The special case $k = 1$ is handled explicitly to avoid unnecessary looping and to correctly reflect that only decrementing is possible.
Worked Examples
Example 1
Input:
n = 59, k = 3
| n | n % k | subtractions | division | total steps |
|---|---|---|---|---|
| 59 | 2 | 2 | 1 | 3 |
| 19 | 1 | 1 | 1 | 5 |
| 6 | 0 | 0 | 1 | 6 |
| 2 | - | 2 (final) | 0 | 8 |
The process shows repeated compression: each division is preceded by exactly enough subtractions to align the number. The final phase is pure subtraction once the value drops below $k$.
Example 2
Input:
n = 10^18, k = 10
| n | n % k | subtractions | division | total steps |
|---|---|---|---|---|
| 10^18 | 0 | 0 | 1 | 1 |
| 10^17 | 0 | 0 | 1 | 2 |
| ... | ... | ... | ... | 19 |
This case shows repeated clean divisions because the number is already aligned with powers of 10. The process becomes a pure logarithmic chain.

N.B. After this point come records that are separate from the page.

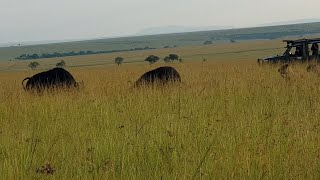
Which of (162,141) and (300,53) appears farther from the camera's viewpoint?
(300,53)

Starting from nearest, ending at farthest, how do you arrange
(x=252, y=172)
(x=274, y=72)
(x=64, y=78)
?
(x=252, y=172) → (x=64, y=78) → (x=274, y=72)

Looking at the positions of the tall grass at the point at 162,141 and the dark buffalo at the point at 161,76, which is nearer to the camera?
the tall grass at the point at 162,141

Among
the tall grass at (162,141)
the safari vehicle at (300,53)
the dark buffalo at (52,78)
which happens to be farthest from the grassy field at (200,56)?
the tall grass at (162,141)

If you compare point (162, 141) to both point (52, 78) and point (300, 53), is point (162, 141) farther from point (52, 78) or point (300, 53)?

The trace confirms that the algorithm behaves optimally when divisibility is frequent and still remains efficient when it is not.
Complexity Analysis
| Measure | Complexity | Explanation |
|---|---|---|
| Time | $O(\log_k n)$ | Each division reduces the magnitude by a factor of $k$, and each iteration performs constant work |
| Space | $O(1)$ | Only a few integer variables are maintained |
The runtime is easily fast enough for $t \le 100$ and values up to $10^{18}$, since even in the worst case the number of iterations per test case is small.
Test Cases
import sys, io
def run(inp: str) -> str:
sys.stdin = io.StringIO(inp)
input = sys.stdin.readline
t = int(input())
res = []
for _ in range(t):
n, k = map(int, input().split())
if k == 1:
res.append(str(n))
continue
steps = 0
while n >= k:
r = n % k
steps += r
n -= r
n //= k
steps += 1
steps += n
res.append(str(steps))
return "\n".join(res)
# provided samples
assert run("2\n59 3\n1000000000000000000 10\n") == "8\n19"
# custom cases
assert run("1\n1 2\n") == "1", "minimum case"

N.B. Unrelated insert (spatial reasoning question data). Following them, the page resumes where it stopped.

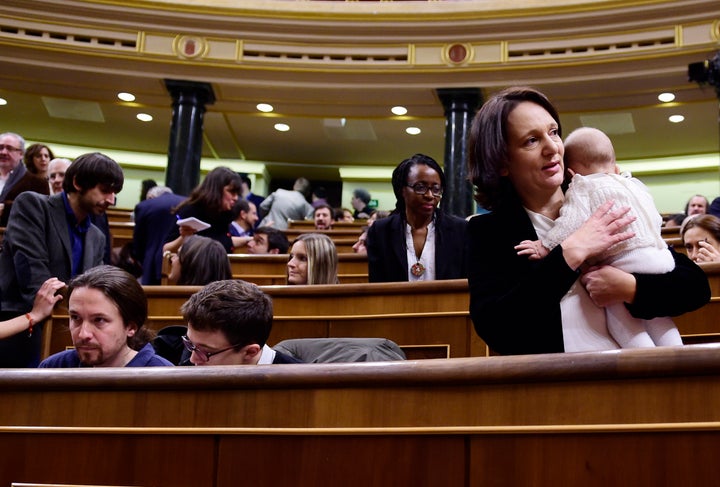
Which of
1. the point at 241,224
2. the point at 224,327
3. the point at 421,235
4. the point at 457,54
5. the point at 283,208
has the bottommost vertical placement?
the point at 224,327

assert run("1\n10 10\n") == "2", "single division then subtraction"
assert run("1\n100 2\n") == "9", "repeated halving structure"

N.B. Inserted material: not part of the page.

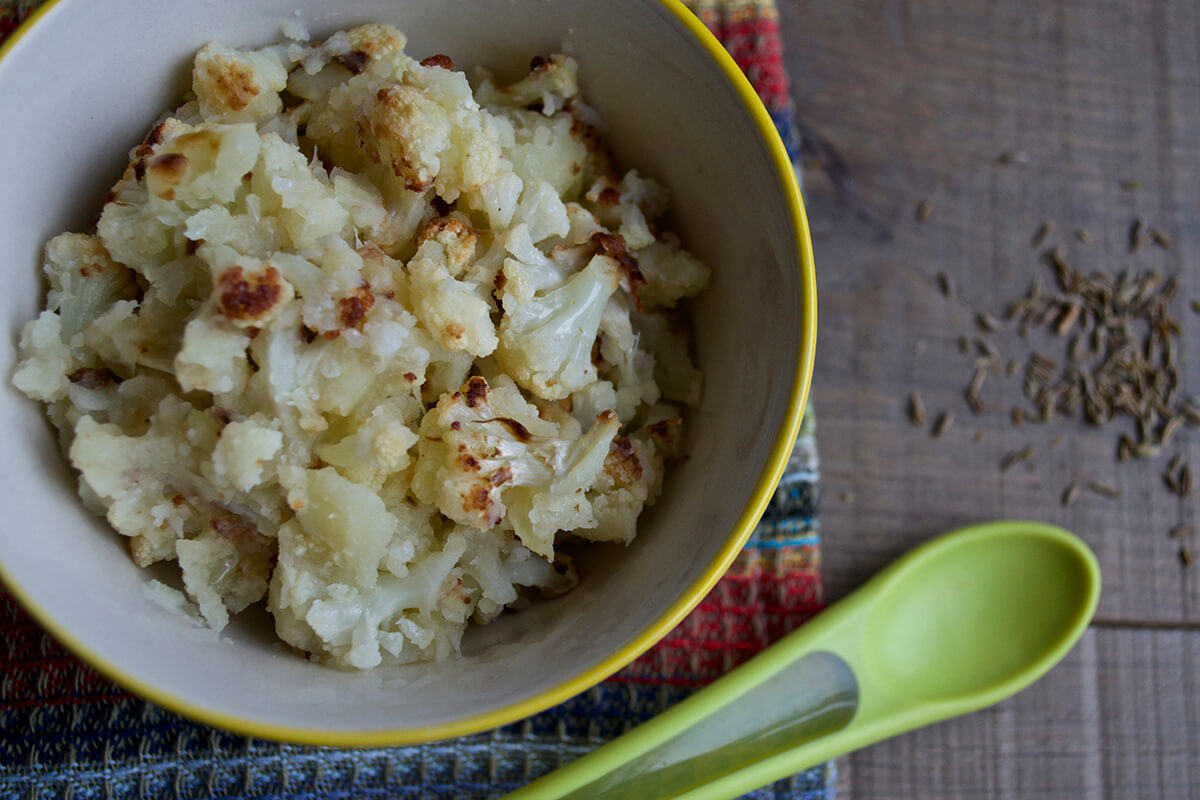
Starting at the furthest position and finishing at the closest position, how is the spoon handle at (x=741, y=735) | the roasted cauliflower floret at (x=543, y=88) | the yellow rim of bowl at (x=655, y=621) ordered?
1. the spoon handle at (x=741, y=735)
2. the roasted cauliflower floret at (x=543, y=88)
3. the yellow rim of bowl at (x=655, y=621)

assert run("1\n5 1\n") == "5", "k=1 edge case"
| Test input | Expected output | What it validates |
|---|---|---|
| 1 2 / 1 | 1 | smallest non-zero case |
| 10 10 | 2 | exact divisibility then finish |
| 100 2 | 9 | repeated mixed operations |
| 5 1 | 5 | degenerate division behavior |
Edge Cases
When $k = 1$, division is always possible but useless. The algorithm explicitly returns $n$, matching the fact that only subtraction reduces the number. For input $n = 5, k = 1$, we directly output 5.
When $n < k$, no division occurs at all. For example, $n = 7, k = 10$, the loop is skipped and the answer is simply 7, since we only subtract down to zero.
When $n$ is exactly divisible by $k$, such as $n = 100, k = 10$, the remainder is zero, so we divide immediately without extra cost. The algorithm correctly performs one step per division until termination.